ブレーキフルード交換は難しい・面倒だ
と思っていませんか?
特にエアー抜き作業が難しく感じますよね。
しかしエアー抜きはブレーキの仕組みさえ分かれば難しくありません。
エアー抜きで大切なことはブリーダーバルブを締めるまではブレーキレバーを絶対に離さないことです。
しっかりと整備されたブレーキの場合、エアーが入ってくる所(外気に触れるところ)はリザーバータンクかブリーダーバルブしかありません。
リザーバータンクはフルードで満たされていればエアーが入ってくることはありません。
なのでエアー抜きをしてもブレーキタッチが戻ってこない場合は
となってしまっている可能性が高いです。
この記事ではブレーキフルード交換とエアー抜きの方法をまとめたので作業の参考にしてください。
フルード交換をしないといけない理由
ブレーキフルードを交換しなくてはいけない理由は次のようになります。
- ブレーキタッチが柔らかくなる(ブレーキが効かなくなる)
- べーパーロック現象が起きる
ブレーキフルードはバイクに乗っていなくても劣化していきます。
ブレーキフルードの劣化が起きるのはブレーキフルードには吸水性があり空気中の水分を含んでしまうため。
水分を含むとブレーキフルードの沸点が下がり、ブレーキフルードが沸騰すると気泡が生じブレーキタッチが柔らかくなりブレーキが効かなくなります。(ベーパーロック現象)

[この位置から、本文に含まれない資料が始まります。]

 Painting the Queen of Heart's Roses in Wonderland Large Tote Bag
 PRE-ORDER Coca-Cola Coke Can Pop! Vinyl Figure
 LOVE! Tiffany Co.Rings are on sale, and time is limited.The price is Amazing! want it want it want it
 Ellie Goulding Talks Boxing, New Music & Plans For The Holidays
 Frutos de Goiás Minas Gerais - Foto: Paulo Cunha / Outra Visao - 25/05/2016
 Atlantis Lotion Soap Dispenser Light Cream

ブレーキフルードに熱が加わり沸騰することで気泡が生じブレーキが効かなくなる現象。
長い下り坂や山道などでブレーキを頻繫に使うと起きるトラブルでブレーキが効かなくなるので非常に危険です。
べーパーロック現象は劣化したブレーキフルードを使い続けることで起きやすくなります。
ブレーキフルードは同じものを使い続けることで空気中の水分を含んでいき沸点が下がります。(ブレーキフルードDOT4の沸点は230℃それに対して水の沸点は100℃)

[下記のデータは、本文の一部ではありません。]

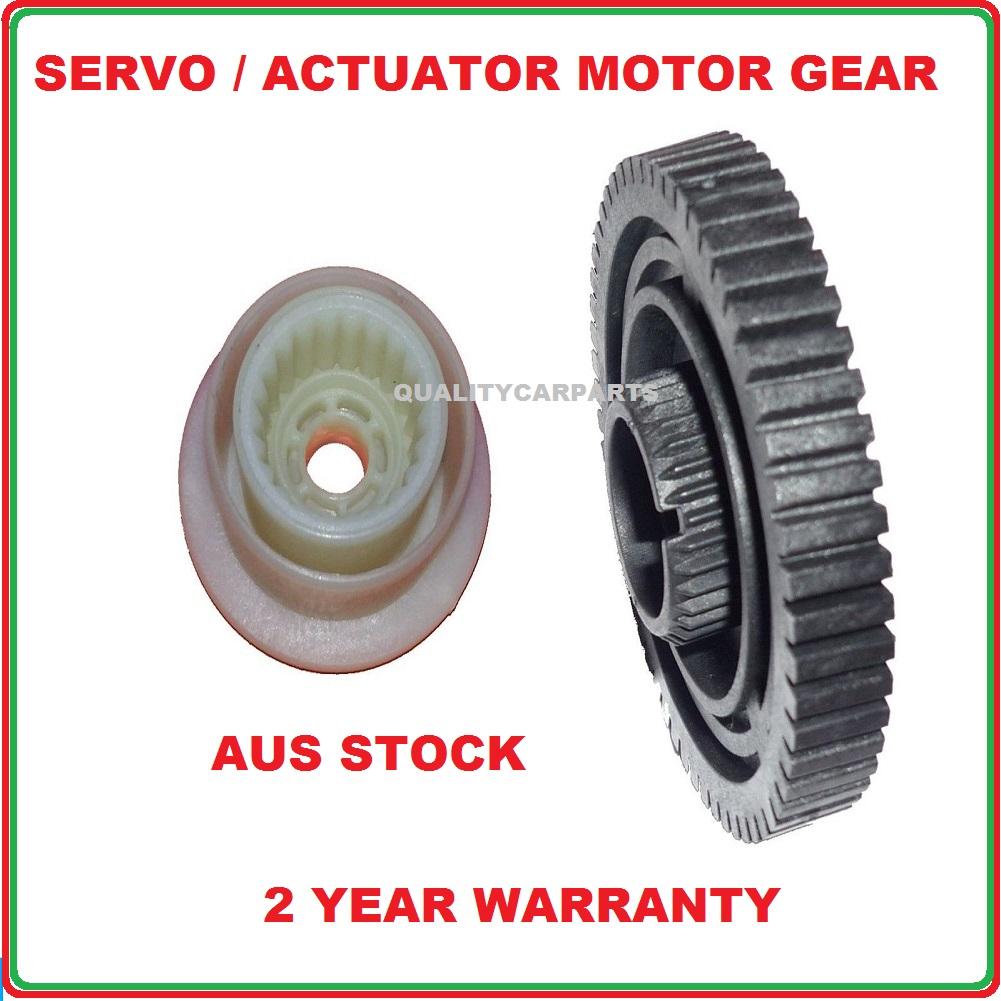 BMW E83 X3 E53 X5 Transfer Case Servo Actuator Motor Gear Kit 2X GEARS NEW MODEL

ブレーキフルードは時間が経つにつれて空気中の水分を含んでいき劣化していくので定期的に交換する必要があります。
ブレーキフルードの交換時期
バイクのブレーキフルードの交換時期の目安は1~2年、走行距離なら1万~2万kmになります。
交換時期が過ぎているもしくは前回はいつブレーキフルードを交換したか分からない場合は早めにブレーキフルードを交換しましょう。
ブレーキフルード交換の工賃
バイク用品店に頼んだ際のブレーキフルード交換の工賃は¥1600~¥1800程度になります。

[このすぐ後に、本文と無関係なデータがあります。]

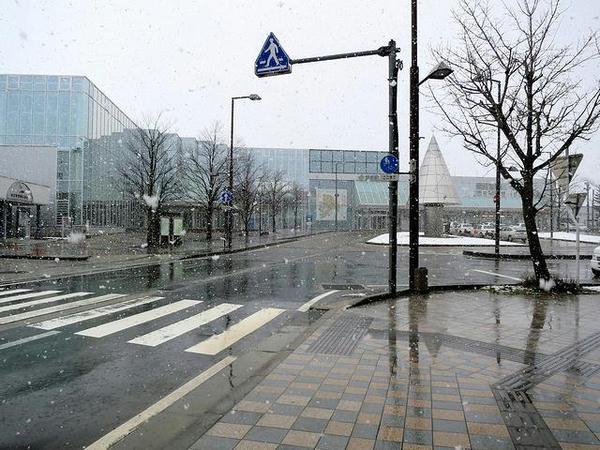 新庄駅と最上広域交流センターゆめりあ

ブレーキフルード交換は慣れていないと時間がかかることもありますし、ブレーキフルードなどで手が汚れます。
時間がない方やあまり手を汚したくない方はショップに頼んでみるのも良いでしょう。
ブレーキフルード交換のメリット
ブレーキフルードを交換するメリットはブレーキタッチが固いフィーリングに変わりライディングが一層楽しくなることです。
知らないうちにブレーキタッチが変わっていて「ブレーキってこんな感じだったっけ?」と思うことはないでしょうか。
それはブレーキフルードが劣化してしまいブレーキタッチが柔らかくなっているのが原因です。
ブレーキフルードを交換してみると本来のブレーキタッチに戻りブレーキをしっかりとかけれるようになるので気持ちよく走ることが出来ますよ。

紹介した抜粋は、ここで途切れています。